** Goal of the exercise **
Using the records below, report how many lines include "Windows", and give no more than the number.

[Data records]

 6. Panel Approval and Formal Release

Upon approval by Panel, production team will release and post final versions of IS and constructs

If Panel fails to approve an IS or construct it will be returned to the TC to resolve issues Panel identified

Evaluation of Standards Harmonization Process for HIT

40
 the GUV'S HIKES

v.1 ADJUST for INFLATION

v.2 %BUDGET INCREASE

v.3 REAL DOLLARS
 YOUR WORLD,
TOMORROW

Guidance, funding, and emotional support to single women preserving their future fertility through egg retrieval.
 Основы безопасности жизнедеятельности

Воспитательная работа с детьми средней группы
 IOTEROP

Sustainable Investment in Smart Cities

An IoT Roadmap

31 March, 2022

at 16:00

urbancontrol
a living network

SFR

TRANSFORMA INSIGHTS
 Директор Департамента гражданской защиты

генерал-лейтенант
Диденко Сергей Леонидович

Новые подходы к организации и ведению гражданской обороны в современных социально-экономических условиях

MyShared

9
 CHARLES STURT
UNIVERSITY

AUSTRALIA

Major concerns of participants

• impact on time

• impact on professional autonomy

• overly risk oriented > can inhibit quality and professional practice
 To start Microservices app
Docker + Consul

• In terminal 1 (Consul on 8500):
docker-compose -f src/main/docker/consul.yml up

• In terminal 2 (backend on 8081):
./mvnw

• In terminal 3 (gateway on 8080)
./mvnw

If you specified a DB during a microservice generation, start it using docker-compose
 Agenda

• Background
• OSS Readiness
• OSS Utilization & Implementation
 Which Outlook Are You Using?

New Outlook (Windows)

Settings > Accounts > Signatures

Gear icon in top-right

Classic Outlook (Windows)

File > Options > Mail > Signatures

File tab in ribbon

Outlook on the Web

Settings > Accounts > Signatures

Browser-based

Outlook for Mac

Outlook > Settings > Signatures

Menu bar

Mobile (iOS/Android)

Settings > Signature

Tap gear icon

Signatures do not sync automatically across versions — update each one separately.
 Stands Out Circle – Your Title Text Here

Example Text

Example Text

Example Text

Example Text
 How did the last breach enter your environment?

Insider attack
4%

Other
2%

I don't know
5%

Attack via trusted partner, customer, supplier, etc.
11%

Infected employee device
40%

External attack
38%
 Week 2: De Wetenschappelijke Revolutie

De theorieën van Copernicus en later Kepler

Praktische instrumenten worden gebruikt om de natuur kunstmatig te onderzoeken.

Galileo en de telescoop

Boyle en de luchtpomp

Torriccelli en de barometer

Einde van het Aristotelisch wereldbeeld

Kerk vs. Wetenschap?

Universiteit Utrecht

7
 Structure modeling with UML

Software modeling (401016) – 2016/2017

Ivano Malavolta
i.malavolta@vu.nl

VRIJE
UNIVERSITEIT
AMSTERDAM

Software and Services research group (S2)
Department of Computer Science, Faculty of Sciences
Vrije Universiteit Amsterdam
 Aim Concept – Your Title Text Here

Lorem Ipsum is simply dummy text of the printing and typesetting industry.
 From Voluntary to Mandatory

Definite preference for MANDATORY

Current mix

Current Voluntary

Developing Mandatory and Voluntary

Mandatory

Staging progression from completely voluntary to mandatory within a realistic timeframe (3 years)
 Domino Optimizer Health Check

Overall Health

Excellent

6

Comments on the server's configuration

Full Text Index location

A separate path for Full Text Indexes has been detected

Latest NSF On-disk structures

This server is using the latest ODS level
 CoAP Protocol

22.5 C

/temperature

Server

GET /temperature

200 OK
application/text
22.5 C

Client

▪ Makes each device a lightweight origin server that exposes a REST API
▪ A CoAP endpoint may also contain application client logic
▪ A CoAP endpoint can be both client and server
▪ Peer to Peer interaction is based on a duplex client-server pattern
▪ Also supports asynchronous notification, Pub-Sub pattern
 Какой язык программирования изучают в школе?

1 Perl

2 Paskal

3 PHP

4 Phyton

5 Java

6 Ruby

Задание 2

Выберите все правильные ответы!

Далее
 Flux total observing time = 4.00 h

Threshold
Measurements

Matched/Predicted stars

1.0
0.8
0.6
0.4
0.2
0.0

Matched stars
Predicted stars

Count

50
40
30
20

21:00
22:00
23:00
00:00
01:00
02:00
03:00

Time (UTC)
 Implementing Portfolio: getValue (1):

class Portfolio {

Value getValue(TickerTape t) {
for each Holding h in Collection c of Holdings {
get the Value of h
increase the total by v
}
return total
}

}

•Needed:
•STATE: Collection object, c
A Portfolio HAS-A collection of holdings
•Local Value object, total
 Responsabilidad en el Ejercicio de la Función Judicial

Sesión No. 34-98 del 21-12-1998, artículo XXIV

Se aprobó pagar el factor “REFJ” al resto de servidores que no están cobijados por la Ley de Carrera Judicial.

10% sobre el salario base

** Solution for this problem **
2